- _Provided material_:
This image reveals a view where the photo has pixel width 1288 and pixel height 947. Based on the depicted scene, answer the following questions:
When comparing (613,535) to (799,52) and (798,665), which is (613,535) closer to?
---
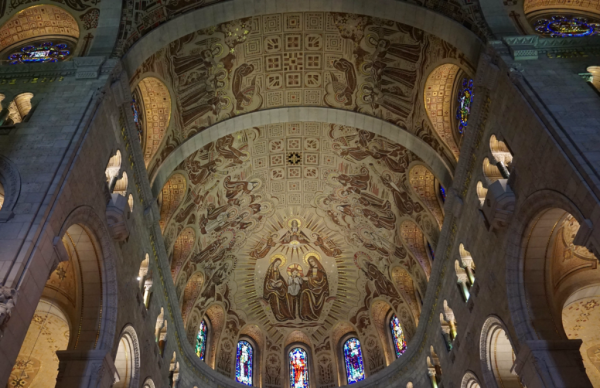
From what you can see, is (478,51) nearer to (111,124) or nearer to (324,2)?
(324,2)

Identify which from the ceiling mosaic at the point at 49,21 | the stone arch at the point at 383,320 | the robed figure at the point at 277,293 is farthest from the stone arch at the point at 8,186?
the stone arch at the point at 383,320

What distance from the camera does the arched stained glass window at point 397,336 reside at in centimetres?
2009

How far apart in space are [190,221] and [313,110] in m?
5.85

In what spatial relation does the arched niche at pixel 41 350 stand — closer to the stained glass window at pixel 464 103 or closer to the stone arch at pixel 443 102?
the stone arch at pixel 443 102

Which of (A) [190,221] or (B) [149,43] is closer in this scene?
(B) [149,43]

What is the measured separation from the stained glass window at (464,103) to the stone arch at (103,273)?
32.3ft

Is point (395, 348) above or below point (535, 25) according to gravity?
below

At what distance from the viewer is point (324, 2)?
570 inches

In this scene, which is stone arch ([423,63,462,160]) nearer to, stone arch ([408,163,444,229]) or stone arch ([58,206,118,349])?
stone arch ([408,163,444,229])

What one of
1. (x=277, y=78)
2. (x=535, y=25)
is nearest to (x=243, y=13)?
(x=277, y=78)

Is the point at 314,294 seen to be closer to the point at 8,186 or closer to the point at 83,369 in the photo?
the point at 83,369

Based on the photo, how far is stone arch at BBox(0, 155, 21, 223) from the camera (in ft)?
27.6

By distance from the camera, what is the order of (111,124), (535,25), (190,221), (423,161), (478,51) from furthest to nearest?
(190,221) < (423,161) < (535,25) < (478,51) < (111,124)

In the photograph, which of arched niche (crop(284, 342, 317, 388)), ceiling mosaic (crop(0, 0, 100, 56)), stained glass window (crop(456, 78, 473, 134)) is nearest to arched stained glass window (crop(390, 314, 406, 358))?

- _Given request_: Can you write out the rows word for word, starting with the line that contains "Based on the photo, how" and going on through the line that contains "In the photograph, which"?

- _Full output_:
Based on the photo, how far is stone arch at BBox(0, 155, 21, 223) from the camera (in ft)?
27.6

By distance from the camera, what is the order of (111,124), (535,25), (190,221), (423,161), (478,51) from furthest to nearest?
(190,221) < (423,161) < (535,25) < (478,51) < (111,124)

In the photograph, which of arched niche (crop(284, 342, 317, 388)), ceiling mosaic (crop(0, 0, 100, 56)), stained glass window (crop(456, 78, 473, 134)) is nearest to arched stained glass window (crop(390, 314, 406, 358))?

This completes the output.